Formation and Registration of community based groups

Formation and registration of community based organisations as common law trusts enables community based groups to exist as legal entities that can represent community interests and needs in matters that require legal and non-legal interventions. In this case community members with a shared vision of community development can come together and form a common law trust under a Notarial Deed of Trust and Donation executed before a notary public. By law a common law trust should have trustees and beneficiaries. Trustees will hold any assets or property or do any other thing in trust for the benefit of beneficiaries. Therefore, whenever a community based organisation is registered as a trust, the trustees are supposed to ensure that all the projects benefit the community which will be the beneficiary.  It was observed by ZELA that the formation and registration of community based groups serves to build the legal capacity and confidence of such groups to demand equitable and fair service provision and to foster self reliance and income generation for poverty reduction in both urban and rural communities.

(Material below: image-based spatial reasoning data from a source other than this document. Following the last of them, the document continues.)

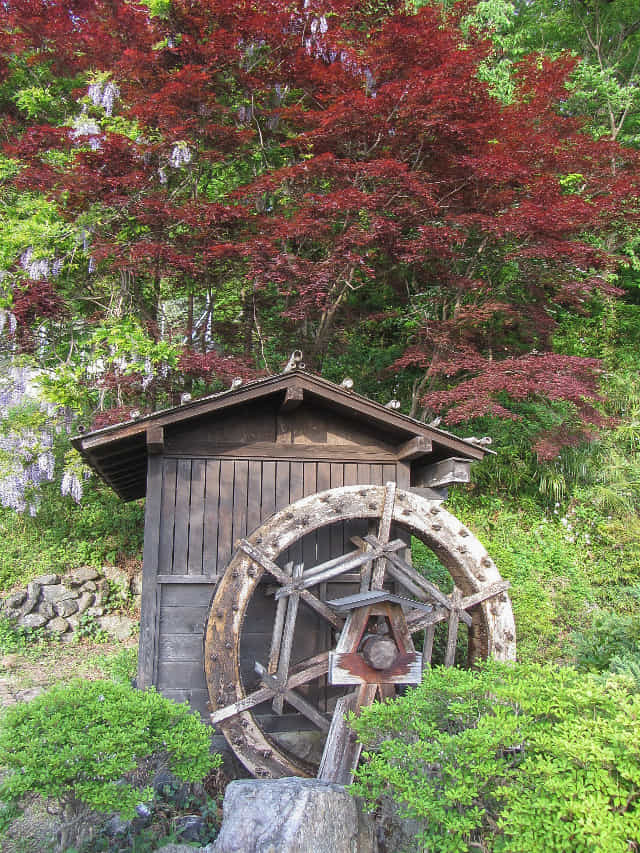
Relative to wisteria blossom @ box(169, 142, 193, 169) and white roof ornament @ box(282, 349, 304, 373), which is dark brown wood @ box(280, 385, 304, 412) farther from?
wisteria blossom @ box(169, 142, 193, 169)

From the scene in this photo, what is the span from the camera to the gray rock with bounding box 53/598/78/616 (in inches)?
352

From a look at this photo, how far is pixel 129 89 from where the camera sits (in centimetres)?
866

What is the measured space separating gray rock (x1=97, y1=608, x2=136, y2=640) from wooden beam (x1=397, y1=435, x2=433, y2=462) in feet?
17.9

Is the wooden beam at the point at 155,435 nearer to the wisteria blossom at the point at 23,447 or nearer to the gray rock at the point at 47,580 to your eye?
the wisteria blossom at the point at 23,447

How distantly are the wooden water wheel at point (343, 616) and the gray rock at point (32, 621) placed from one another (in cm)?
495

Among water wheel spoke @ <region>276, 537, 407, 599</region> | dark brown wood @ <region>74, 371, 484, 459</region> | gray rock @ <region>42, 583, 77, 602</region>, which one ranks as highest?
dark brown wood @ <region>74, 371, 484, 459</region>

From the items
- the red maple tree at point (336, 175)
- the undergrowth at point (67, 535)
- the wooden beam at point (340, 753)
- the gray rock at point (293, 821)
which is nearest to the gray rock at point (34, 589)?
the undergrowth at point (67, 535)

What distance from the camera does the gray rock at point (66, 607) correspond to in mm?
8930

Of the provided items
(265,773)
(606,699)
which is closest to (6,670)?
(265,773)

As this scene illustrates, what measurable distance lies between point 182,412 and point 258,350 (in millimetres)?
4857

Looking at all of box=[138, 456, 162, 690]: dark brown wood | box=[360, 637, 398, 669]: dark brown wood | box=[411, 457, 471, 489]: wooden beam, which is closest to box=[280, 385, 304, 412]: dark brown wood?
box=[138, 456, 162, 690]: dark brown wood

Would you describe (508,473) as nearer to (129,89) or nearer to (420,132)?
(420,132)

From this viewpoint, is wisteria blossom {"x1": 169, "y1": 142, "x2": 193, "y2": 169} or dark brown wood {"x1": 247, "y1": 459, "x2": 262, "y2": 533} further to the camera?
wisteria blossom {"x1": 169, "y1": 142, "x2": 193, "y2": 169}

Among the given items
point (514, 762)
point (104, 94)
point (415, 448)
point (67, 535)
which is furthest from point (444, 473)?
point (67, 535)
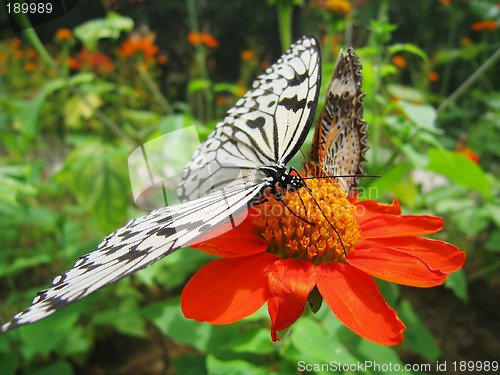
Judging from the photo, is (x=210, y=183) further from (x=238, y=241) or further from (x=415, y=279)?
(x=415, y=279)

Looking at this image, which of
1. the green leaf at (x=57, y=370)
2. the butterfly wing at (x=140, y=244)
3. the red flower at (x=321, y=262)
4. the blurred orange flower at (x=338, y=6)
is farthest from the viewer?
the blurred orange flower at (x=338, y=6)

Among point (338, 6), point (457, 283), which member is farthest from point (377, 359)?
point (338, 6)

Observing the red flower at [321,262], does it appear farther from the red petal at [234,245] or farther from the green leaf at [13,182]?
the green leaf at [13,182]

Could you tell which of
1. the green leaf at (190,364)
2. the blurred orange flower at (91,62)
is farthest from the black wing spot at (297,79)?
the blurred orange flower at (91,62)

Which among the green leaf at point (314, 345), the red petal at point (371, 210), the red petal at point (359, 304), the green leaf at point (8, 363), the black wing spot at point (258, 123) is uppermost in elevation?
the black wing spot at point (258, 123)

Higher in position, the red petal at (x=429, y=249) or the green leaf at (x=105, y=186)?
the red petal at (x=429, y=249)
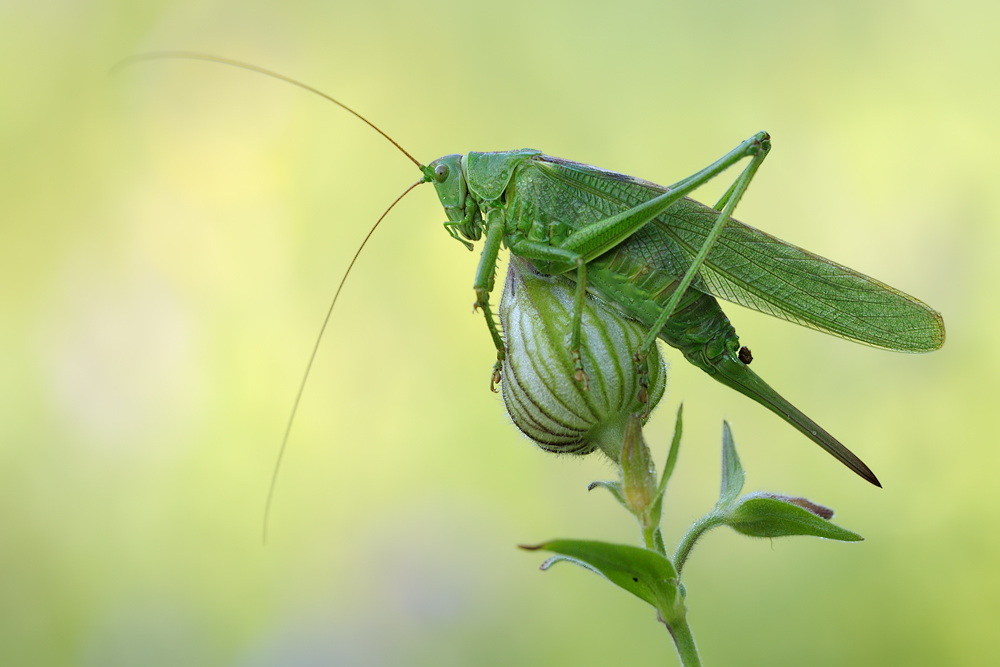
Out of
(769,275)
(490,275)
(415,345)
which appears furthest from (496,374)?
(415,345)

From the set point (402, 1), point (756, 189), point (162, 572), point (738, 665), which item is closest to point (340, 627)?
point (162, 572)

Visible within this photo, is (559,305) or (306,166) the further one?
(306,166)

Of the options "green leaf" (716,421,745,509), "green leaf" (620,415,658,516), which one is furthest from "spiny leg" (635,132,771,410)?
"green leaf" (716,421,745,509)

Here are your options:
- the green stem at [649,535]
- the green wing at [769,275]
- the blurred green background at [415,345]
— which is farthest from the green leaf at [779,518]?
the blurred green background at [415,345]

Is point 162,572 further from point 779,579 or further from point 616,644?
point 779,579

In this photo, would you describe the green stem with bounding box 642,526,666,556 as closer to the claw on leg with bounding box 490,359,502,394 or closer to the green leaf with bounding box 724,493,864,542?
the green leaf with bounding box 724,493,864,542

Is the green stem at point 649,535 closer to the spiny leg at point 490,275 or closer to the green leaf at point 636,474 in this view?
the green leaf at point 636,474
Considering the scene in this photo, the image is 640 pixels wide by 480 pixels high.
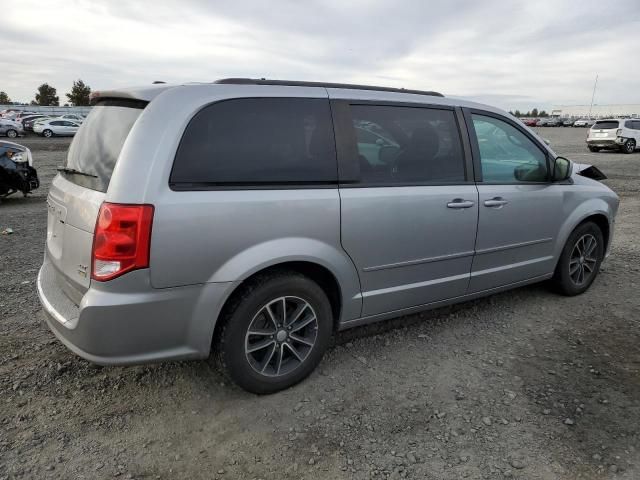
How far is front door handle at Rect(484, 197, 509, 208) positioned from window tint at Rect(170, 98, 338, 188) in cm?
135

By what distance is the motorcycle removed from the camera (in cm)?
886

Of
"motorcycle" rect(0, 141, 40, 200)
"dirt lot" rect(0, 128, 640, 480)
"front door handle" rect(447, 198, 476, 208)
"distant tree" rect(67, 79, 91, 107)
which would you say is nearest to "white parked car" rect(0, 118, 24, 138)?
"motorcycle" rect(0, 141, 40, 200)

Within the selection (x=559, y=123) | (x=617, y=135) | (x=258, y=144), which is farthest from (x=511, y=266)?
(x=559, y=123)

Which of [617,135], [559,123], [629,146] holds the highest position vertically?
[559,123]

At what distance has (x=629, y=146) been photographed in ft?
76.7

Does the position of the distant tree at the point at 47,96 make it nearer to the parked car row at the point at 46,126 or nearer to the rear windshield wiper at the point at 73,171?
the parked car row at the point at 46,126

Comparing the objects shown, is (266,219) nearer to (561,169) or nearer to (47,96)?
(561,169)

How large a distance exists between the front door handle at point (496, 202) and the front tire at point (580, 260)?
3.62ft

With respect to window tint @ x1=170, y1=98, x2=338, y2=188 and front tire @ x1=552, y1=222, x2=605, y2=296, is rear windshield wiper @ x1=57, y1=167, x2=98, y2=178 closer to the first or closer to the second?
window tint @ x1=170, y1=98, x2=338, y2=188

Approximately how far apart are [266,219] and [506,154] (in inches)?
89.4

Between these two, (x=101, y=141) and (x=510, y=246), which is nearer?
(x=101, y=141)

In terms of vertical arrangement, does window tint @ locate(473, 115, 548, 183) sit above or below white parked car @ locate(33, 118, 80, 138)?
above

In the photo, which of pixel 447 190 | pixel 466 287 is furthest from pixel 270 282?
pixel 466 287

By facilitating the formation and registration of community groups as common law trusts in Marange, Mbire, Chiredzi and Harare, ZELA observed that once community groups exist as legal entities they were able to open bank accounts, enter into contractual agreements with the private sector operators and purposefully engaged local authorities and other government departments on issues affecting the whole community. This was witnessed in Marange where the Chiadzwa Community Development Trust has been engaging diamond mining companies and in Harare where environmental action groups have been actively calling on local authorities and the private sector to improve environmental service delivery. In addition, community based groups in urban and rural areas have also been embarking on income generating activities such as recycling waste (in Dzivarasekwa) and cattle rearing (in Kanyemba in Mbire District). In Marange, Mbire and Harare it was noted that government officials and private companies were more responsive to the collective demands of legally recognised groups than of individual members of the community. There are several community groups that were registered by ZELA that now exist as legal entities and are now powerful voices of the community. These include the Chiadzwa Community Development Trust in Marange diamond mining area, the Chapoto Community Development Trust in Kanyemba Communal lands in Mbire District, the Chibhememe Earth Healing Association (CHIEHA) in Chiredzi and other groups in Harare that are spearheading community projects on waste management. In urban areas the registration of the group has built their confidence and they are now able to approach local government officials and other stakeholders as a collective entity. Consequently, formation and registration of community trusts lead to improved community participation and consultation in urban environmental planning, budgeting and social service provision and governance. The groups are now demanding for access to services on behalf of the community without fear of victimisation.